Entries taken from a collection
####################
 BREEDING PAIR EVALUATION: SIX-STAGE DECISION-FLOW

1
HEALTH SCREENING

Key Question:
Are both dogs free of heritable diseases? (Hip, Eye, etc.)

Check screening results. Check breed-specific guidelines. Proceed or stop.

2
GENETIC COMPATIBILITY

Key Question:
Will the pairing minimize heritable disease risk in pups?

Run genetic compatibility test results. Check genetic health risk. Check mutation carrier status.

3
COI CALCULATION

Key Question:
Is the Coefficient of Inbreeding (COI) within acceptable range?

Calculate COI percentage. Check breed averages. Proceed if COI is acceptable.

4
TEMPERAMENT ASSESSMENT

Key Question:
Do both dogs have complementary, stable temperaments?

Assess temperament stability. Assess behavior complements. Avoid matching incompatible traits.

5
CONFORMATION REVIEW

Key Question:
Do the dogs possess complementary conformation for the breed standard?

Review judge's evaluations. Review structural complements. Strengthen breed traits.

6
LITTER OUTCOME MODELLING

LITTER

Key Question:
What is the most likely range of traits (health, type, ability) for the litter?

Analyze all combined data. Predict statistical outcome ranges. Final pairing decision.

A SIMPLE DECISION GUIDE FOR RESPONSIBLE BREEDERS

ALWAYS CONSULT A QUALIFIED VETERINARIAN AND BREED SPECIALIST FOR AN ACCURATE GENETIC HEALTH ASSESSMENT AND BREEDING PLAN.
####################
Copy every line above that holds the word "heritable".

OUTPUT FOR THIS EXERCISE -
Are both dogs free of heritable diseases? (Hip, Eye, etc.)
Will the pairing minimize heritable disease risk in pups?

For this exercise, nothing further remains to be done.